*** 提供テキスト ***

モリちゃんの酒中日記 10月その2

10月某日
思い立って福島県のいわきに行く。起床が遅かったのでお昼過ぎの勝田行きの常磐線に乗車、水戸で特急に乗り換える。途中で緊急連絡が入ったとかで20分ほど遅れ16時近くにいわきに到着。いわきから2つ先の四ツ倉まで行きたかったのだが、列車遅れのため接続列車に乗れず、四ツ倉行は断念。北海道の弟からジャガイモを送ってきたので駅前のスーパーで福島の桃と梨を購入、弟宅に送って貰う。品川行きの特急に乗車。水戸から先は上野まで停車しないので水戸で後続の特急に乗り換え柏で下車、我孫子まで戻る。

10月某日
「宗教と過激思想-現代の信仰と社会に何が起きているか」(藤原聖子 中公新書 2021年5月)を読む。過激な宗教とはイスラムのIS(イスラム国)やアフガニスタンのタリバンが思い浮かぶ。日本のオウム真理教も過激思想と言えるだろう。何を以て過激とするかだが、信仰する宗教のためには暴力や殺人も辞さず、場合によっては軍事行動に踏み切るということだろう。イスラム系過激思想を紹介する章では、アルカイダやISの源流とされる思想家、サイイド・クトゥプが注目される。クトゥプはエジプトで王制を倒したナセル-彼は非イスラム的独裁者だった-を真っ向から批判し、国家転覆容疑で処刑されている。イスラムやキリスト教、仏教は世界宗教だが、民族宗教の過激思想も紹介され、その一つとして日本の神道の過激思想も取り上げられている。代表的な思想家は「自然真営道」を著した安藤昌益である。この書は「開けてみると目がつぶれる謀反の書」と言われていたそうだ。「宗教と過激思想」というのは面白そうなテーマではあるが私にとっては荷が重い。

***

# 設定課題 1:
上の日記を全文、一字も変えずに書き写せ。
日記とレコードは互いに関係がない。

*** 保存済みの行 ***

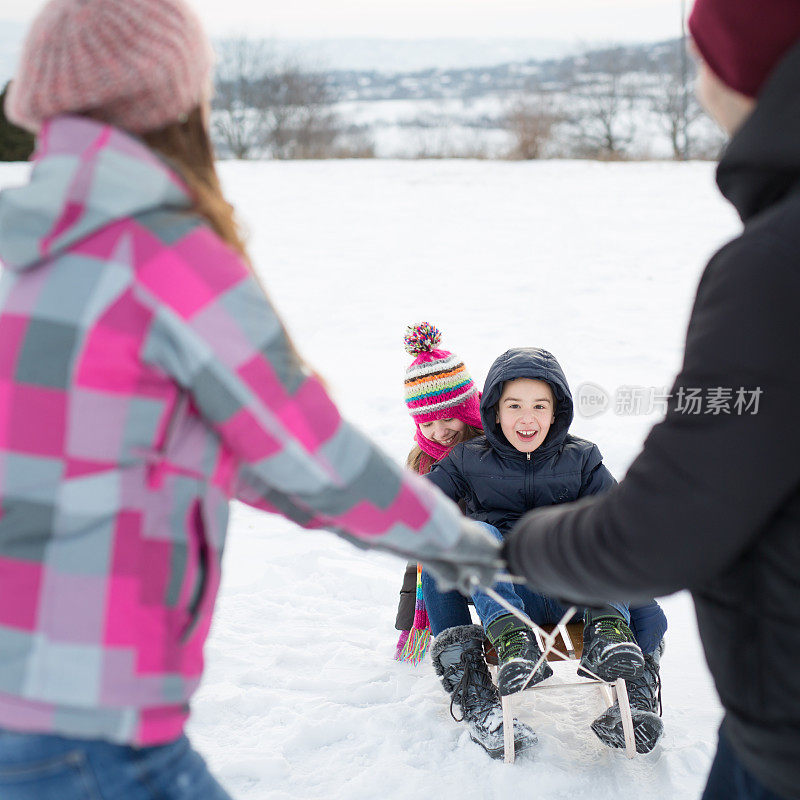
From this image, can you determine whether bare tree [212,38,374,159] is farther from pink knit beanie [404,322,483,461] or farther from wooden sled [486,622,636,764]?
wooden sled [486,622,636,764]

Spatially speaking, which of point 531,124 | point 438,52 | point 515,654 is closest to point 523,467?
point 515,654

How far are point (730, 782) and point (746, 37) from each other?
101cm

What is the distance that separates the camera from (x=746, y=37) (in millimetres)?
1035

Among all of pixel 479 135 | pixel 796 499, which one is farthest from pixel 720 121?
pixel 479 135

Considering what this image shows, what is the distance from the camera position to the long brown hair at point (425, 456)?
3.12m

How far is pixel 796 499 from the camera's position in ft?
3.26

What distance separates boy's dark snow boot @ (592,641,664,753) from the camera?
2289 mm

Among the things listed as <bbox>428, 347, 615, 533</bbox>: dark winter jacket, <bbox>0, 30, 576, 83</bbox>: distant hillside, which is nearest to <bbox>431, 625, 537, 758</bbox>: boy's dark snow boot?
<bbox>428, 347, 615, 533</bbox>: dark winter jacket

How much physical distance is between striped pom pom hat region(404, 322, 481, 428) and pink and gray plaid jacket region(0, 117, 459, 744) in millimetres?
1951

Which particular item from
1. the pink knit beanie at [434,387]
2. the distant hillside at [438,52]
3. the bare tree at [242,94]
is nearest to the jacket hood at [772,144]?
the pink knit beanie at [434,387]

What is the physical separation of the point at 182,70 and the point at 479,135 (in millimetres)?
30697

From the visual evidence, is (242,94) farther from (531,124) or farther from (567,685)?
(567,685)

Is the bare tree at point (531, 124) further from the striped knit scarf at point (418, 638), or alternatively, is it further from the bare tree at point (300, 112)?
the striped knit scarf at point (418, 638)

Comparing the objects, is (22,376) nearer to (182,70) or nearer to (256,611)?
(182,70)
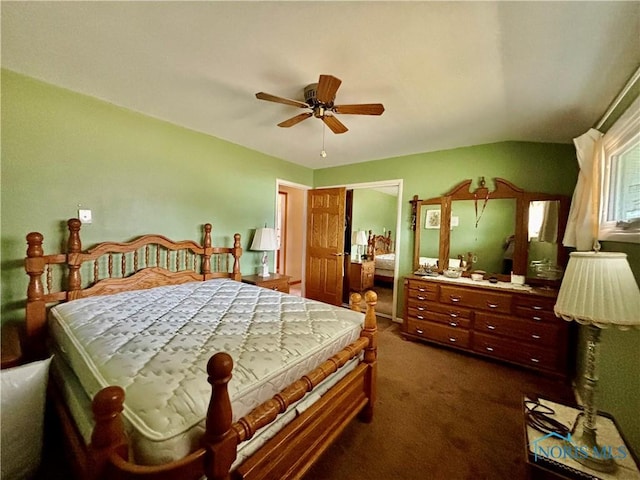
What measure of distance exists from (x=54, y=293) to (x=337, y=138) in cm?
311

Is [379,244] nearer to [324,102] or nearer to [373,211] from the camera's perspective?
[373,211]

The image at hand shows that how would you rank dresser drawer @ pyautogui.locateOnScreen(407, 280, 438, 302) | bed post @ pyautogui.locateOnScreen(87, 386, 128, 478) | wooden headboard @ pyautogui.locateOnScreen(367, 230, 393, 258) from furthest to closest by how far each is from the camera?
1. wooden headboard @ pyautogui.locateOnScreen(367, 230, 393, 258)
2. dresser drawer @ pyautogui.locateOnScreen(407, 280, 438, 302)
3. bed post @ pyautogui.locateOnScreen(87, 386, 128, 478)

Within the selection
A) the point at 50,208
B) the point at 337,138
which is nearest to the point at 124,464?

***

# 設定課題 2:
レコードのうち「Within the selection」を含む行から始め、レコードの最後の行で終わる範囲を、空行を除いてMarkdownの表に整えよ。列名は「番号」と「内容」とし、行番号と各行をそれぞれ入れること。

# 結果 1:
モリちゃんの酒中日記 10月その2

10月某日
思い立って福島県のいわきに行く。起床が遅かったのでお昼過ぎの勝田行きの常磐線に乗車、水戸で特急に乗り換える。途中で緊急連絡が入ったとかで20分ほど遅れ16時近くにいわきに到着。いわきから2つ先の四ツ倉まで行きたかったのだが、列車遅れのため接続列車に乗れず、四ツ倉行は断念。北海道の弟からジャガイモを送ってきたので駅前のスーパーで福島の桃と梨を購入、弟宅に送って貰う。品川行きの特急に乗車。水戸から先は上野まで停車しないので水戸で後続の特急に乗り換え柏で下車、我孫子まで戻る。

10月某日
「宗教と過激思想-現代の信仰と社会に何が起きているか」(藤原聖子 中公新書 2021年5月)を読む。過激な宗教とはイスラムのIS(イスラム国)やアフガニスタンのタリバンが思い浮かぶ。日本のオウム真理教も過激思想と言えるだろう。何を以て過激とするかだが、信仰する宗教のためには暴力や殺人も辞さず、場合によっては軍事行動に踏み切るということだろう。イスラム系過激思想を紹介する章では、アルカイダやISの源流とされる思想家、サイイド・クトゥプが注目される。クトゥプはエジプトで王制を倒したナセル-彼は非イスラム的独裁者だった-を真っ向から批判し、国家転覆容疑で処刑されている。イスラムやキリスト教、仏教は世界宗教だが、民族宗教の過激思想も紹介され、その一つとして日本の神道の過激思想も取り上げられている。代表的な思想家は「自然真営道」を著した安藤昌益である。この書は「開けてみると目がつぶれる謀反の書」と言われていたそうだ。「宗教と過激思想」というのは面白そうなテーマではあるが私にとっては荷が重い。

# 結果 2:
| 番号 | 内容 |
|---|---|
| 1 | Within the selection |
| 2 | A) the point at 50,208 |
| 3 | B) the point at 337,138 |
| 4 | which is nearest to the point at 124,464? |